Inside the Making of Stem Cell Vascularized Organoids

Researchers at Stanford University have successfully cultured human pluripotent stem cells (hPSCs) to differentiate into vascularized cardiac and hepatic organoids, which can be used to study cardiac and hepatic development, as well as the effects of drug exposure on human organ development. The results were published in Science.

hPSCs, including human embryonic and induced pluripotent stem cells, can develop into a range of specialized cell types in the body, such as cardiomyocytes, hepatocytes, and various vascular cells. In addition, hPSCs can be used to generate organoids, which are self-organizing, three-dimensional structures that closely resemble key structural and functional aspects of their corresponding in vivo organs.

Multiple strategies have been investigated to produce organoids with functional vasculature, thereby avoiding necrosis in the center of organoids due to low oxygen levels. This enables greater organoid growth, thereby improving their ability to model development, disease, and drug responses. In addition, it enhances the survival of transplanted organoids for regenerative applications.

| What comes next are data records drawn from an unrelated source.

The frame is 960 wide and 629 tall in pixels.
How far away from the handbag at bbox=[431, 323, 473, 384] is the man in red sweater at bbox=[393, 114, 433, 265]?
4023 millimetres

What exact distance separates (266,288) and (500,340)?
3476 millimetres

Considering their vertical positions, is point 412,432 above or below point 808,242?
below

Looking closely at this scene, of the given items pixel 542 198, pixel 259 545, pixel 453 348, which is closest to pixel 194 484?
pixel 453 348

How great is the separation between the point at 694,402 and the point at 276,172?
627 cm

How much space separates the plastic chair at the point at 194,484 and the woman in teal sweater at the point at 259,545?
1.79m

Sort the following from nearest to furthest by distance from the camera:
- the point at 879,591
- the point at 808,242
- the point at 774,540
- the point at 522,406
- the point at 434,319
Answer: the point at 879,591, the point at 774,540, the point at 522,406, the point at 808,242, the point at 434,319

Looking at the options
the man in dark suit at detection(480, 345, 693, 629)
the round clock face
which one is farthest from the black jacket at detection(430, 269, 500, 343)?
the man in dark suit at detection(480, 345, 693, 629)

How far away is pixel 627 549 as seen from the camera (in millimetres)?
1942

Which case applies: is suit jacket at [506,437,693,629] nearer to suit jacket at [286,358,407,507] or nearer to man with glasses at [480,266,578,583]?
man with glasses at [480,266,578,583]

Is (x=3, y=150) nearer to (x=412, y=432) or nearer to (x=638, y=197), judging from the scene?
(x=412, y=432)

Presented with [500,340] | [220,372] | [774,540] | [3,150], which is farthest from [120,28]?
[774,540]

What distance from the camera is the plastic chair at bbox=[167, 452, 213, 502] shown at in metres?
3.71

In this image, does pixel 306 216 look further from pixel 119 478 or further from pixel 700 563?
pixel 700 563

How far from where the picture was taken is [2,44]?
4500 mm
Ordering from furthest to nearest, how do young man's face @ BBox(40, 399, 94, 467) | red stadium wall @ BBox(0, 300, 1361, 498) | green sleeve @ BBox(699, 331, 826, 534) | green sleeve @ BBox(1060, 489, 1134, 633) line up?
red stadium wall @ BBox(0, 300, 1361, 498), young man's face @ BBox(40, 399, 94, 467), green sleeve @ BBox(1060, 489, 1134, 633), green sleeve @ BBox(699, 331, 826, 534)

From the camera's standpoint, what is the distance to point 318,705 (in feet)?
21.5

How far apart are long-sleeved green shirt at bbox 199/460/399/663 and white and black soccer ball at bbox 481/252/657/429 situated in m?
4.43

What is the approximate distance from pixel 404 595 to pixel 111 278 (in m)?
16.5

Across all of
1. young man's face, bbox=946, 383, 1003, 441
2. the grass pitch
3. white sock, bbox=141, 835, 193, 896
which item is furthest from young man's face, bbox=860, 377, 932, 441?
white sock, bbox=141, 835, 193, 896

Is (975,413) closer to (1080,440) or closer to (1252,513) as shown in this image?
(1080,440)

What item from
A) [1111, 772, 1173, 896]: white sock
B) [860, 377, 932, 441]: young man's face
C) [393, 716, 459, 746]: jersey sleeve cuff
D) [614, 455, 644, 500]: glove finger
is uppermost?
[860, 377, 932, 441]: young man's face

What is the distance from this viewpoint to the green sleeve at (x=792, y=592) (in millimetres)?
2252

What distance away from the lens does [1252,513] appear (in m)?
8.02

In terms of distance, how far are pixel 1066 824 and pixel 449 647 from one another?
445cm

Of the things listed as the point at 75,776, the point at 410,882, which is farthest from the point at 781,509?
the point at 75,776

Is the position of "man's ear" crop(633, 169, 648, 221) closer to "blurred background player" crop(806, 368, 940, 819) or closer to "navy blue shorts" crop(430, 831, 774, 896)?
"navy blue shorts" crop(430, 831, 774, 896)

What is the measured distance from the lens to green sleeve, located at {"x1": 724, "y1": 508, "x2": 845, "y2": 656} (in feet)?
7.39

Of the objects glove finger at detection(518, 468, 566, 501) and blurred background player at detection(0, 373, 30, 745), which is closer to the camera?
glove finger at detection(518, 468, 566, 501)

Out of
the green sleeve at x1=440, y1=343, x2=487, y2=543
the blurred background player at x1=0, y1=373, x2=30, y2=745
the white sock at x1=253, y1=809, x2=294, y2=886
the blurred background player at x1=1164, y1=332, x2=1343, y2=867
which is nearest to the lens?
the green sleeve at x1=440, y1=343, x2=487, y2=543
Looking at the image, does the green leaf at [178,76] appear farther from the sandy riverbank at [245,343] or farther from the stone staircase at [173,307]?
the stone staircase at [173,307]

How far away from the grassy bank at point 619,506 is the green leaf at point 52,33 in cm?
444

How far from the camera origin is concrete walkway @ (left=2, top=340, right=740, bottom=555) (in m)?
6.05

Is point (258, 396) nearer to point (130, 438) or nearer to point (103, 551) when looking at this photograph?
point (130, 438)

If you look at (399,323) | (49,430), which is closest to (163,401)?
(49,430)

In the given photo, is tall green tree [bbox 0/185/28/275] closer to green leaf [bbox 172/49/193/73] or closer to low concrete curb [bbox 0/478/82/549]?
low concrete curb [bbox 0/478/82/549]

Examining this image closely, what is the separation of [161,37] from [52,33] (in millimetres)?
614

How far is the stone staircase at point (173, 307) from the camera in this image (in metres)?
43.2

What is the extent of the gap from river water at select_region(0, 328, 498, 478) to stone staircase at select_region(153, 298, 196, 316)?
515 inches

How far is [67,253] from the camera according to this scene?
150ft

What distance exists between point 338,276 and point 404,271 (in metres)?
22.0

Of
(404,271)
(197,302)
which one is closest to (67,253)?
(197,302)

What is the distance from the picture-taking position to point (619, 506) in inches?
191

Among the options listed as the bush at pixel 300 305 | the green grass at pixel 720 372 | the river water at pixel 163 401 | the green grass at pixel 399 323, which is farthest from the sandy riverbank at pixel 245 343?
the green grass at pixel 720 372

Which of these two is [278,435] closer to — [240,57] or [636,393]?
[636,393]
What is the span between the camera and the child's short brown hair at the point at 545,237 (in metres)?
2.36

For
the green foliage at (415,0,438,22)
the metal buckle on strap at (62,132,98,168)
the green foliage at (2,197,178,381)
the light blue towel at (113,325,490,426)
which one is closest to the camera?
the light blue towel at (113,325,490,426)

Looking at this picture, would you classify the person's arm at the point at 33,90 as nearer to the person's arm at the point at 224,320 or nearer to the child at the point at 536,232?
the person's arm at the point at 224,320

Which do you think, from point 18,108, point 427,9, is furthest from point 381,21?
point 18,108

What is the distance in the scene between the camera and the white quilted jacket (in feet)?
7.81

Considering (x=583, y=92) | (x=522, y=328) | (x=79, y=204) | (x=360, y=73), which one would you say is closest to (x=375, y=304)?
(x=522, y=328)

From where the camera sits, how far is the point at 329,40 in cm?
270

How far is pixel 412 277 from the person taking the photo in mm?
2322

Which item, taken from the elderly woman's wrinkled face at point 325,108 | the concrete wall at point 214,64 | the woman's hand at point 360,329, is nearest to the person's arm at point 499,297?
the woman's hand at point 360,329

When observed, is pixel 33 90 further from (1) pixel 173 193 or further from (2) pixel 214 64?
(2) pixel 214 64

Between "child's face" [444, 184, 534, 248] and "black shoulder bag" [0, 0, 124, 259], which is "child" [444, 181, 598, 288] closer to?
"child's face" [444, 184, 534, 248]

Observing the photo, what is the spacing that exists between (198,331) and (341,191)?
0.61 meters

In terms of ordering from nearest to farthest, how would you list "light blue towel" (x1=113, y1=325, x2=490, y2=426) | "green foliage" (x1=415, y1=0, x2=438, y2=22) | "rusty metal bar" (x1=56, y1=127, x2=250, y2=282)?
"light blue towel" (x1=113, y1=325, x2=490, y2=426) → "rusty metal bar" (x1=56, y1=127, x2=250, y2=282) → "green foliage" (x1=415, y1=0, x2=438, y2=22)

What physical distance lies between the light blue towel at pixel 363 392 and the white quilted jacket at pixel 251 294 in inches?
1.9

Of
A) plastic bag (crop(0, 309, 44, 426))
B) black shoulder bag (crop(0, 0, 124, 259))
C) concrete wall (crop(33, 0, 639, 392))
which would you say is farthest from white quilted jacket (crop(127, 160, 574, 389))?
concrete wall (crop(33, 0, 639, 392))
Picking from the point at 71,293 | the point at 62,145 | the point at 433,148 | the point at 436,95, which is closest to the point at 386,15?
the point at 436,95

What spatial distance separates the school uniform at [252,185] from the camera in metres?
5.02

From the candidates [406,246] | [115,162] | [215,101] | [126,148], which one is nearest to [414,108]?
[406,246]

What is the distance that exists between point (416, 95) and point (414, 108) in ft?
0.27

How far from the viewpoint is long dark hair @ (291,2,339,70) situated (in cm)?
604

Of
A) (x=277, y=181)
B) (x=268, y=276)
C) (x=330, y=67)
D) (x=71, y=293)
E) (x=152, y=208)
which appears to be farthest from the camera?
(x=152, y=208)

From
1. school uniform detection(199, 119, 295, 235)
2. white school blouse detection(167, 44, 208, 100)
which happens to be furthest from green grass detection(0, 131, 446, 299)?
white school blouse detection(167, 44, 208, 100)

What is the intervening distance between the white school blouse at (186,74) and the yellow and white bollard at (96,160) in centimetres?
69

Nevertheless, hPSCs have demonstrated the ability to recapitulate key aspects of early development, including primitive streak formation, gastrulation, germ layer specification, and the generation of organ-specific cell types. Furthermore, geometric micropatterning of hPSCs has made it possible to reproduce and model to scale these developmental processes in vitro.

Building on this foundation, the researchers established an in vitro model that mimics the earliest stages of cardiac and hepatic organoid vascularization, corresponding to the first 3 weeks of human development and Carnegie Stages 9 and 10.

Using four hPSC fluorescent reporter lines and spatially micropatterned hPSCs, the researchers successfully generated cardiac vascularized organoids (cVOs) in a scalable and reproducible manner. The reporter systems allowed them to track the formation of gastruloids, progenitors, and cardiovascular cell types directly within developing cVOs.

They identified a combination of growth factors and small molecules that, when applied to micropatterned hPSCs, produced a spatially organized, branching, and lumenized vascular network alongside a multilineage cVO composed of endocardial, myocardial, epicardial, and neuronal cell types. Single-cell transcriptomic, high-resolution three-dimensional imaging, and functional assays demonstrated that cVOs closely resemble a 6.5-postconception week human embryonic heart at Carnegie Stages 19 and 20. However, they also observed some differences that warrant further exploration.

Furthermore, they found that NOTCH and BMP signaling were required for proper vascularization in cVOs, with BMP inhibition having a more pronounced impact than NOTCH. To show the broader applicability of this approach, they applied the same vascular-inducing cocktail to generate hepatic vascularized organoids, which also developed a well-organized, branching, and lumenized vasculature integrated with multilineage hepatic cells.

“Our in vitro model represents a technical advance for addressing questions regarding de novo organ vascularization. Furthermore, our results suggest that a conserved developmental program is involved in creating the vasculature within different organ systems,” the researchers concluded.